Non, le lauréat du prix Pulitzer 1994 n'était pas un charognard

Publié le 22 Février 2011

Capture d'écran du reportage d'Alberto Rojas sur le site d'El Mundo (DR).

Un vautour posé au sol semble attendre sa pitance, immobile, à quelques mètres d'un enfant affamé, visiblement à bout de force, le front appuyé au sol. Le secret de l'une des photos les plus polémiques de l'histoire des médias vient d'être dévoilé en Espagne.

Prise au sud du Soudan, alors en pleine guerre civile et pendant une grande famine , « la fillette et le vautour », comme on surnomme le cliché, a valu le prix Pulitzer au photographe sud-africain Kevin Carter en 1994 et déclenché une débat qui fait encore rage.

Le charognard n'est-il pas le photographe, qui se contente d'immortaliser le moment sans aider l'enfant, comme il l'a lui-même admis plus tard ? Le poids de la culpabilité ne l'a-t-il pas d'ailleurs poussé à se suicider quelques semaines plus tard ?

La fillette était un petit garçon

Pour la première fois depuis dix-huit ans, un journaliste a décidé de suivre la piste de cette célèbre image jusque dans un petit hameau à quelques kilomètres d'Ayod, au sud du Soudan donc, alors surnommé le « triangle de la faim ».

Et l'on découvre que l'enfant, en fait un petit garçon, avait survécu à la famine.

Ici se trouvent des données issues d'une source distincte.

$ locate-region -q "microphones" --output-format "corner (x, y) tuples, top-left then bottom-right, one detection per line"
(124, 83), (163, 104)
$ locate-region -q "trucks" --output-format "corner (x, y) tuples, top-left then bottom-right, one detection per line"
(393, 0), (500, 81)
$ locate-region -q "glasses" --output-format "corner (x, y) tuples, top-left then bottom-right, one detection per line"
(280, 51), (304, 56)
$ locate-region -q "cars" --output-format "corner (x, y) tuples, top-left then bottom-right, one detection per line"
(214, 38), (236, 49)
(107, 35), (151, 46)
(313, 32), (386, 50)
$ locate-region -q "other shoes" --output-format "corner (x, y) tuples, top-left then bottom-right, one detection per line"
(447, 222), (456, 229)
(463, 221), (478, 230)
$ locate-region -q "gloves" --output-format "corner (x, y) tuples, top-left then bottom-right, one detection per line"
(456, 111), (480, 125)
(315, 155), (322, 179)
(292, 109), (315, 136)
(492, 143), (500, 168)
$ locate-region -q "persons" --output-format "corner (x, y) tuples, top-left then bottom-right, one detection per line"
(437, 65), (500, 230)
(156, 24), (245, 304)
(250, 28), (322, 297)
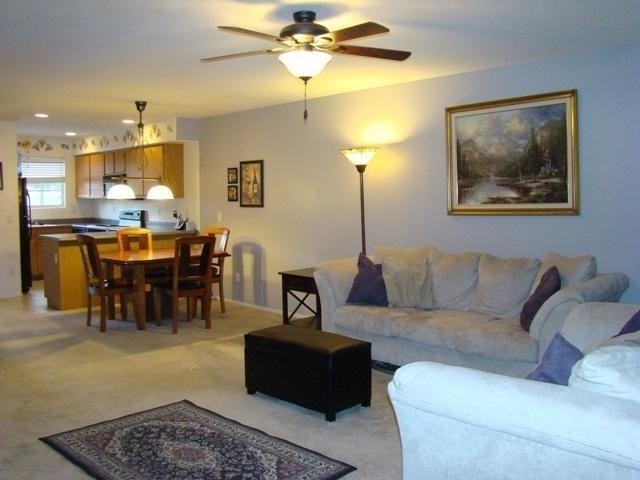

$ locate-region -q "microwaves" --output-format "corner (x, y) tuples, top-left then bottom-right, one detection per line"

Et que le photographe n'aurait rien pu faire pour l'aider.

Au moment où la photo a été prise, Kong Nyong, comme s'appelait le garçonnet, ne se trouvait qu'à quelques mètre de sa tante – sa mère étant morte en couches – et d'autres adultes qui faisaient la queue pour obtenir la ration alimentaire que les volontaires de Médecins du monde distribuaient alors aux enfants du village, explique Alberto Rojas, le reporter d'El Mundo qui a retrouvé le père de l'enfant, Nyong, aujourd'hui l'un des sages du village.

Lorsque le journaliste lui montre le cliché, c'est la première fois que le patriarche, comme tous les habitants du hameau, découvre la fameuse photo. Personne ne se souvient de la venue des photographes en 1993 mais ils reconnaissent le garçonnet, qui est décédé il y a quatre ans à cause de fortes fièvres, selon son père.

Aller au-delà des légendes noire des photos

C'est il y a moins de quatre mois que Alberto Rojas a été saisi de l'envie de découvrir ce qui se cachait derrière « la fillette et le vautour ».

Un nouveau débat agitait alors les rédactions espagnoles après la publication en une des grands journaux de la photo d'une femme haïtienne nue, apparemment agonisante, pour illustrer l'épidémie de choléra qui y fait rage. Elle n'était en fait pas malade.

« Comme pour Carter, on se demandait à nouveau quelles étaient les limites du regard du photographe et on les accusait de n'avoir rien fait. J'ai voulu aller au-delà de la légende noire qui entoure cette photo historique. »

Carter poursuivi par les morts qu'il avait immortalisés

A travers les témoignages des proches de Kevin Carter, Alberto Rojas a pu confirmer que le photographe ne s'est pas suicidé à cause de la photo.

Souffrant de dépression, accro à un sédatif, « il avait déjà tenté de se suicider plusieurs fois avant cette photo », lui a confié sa meilleure amie, la journaliste Judith Matloff qui n'a jamais compris pourquoi le photographe n'avait pas expliqué clairement la situation de l'enfant plutôt que de subir les attaques.

Peu avant sa mort, un ami photographe avait été tué pendant une mission en Afrique du Sud. Dans sa lettre d'adieu, Kevin Carter disait se sentir poursuivi par les morts qu'il avait immortalisés.

Illustration : capture d'écran du reportage d'Alberto Rojas sur le site d'El Mundo.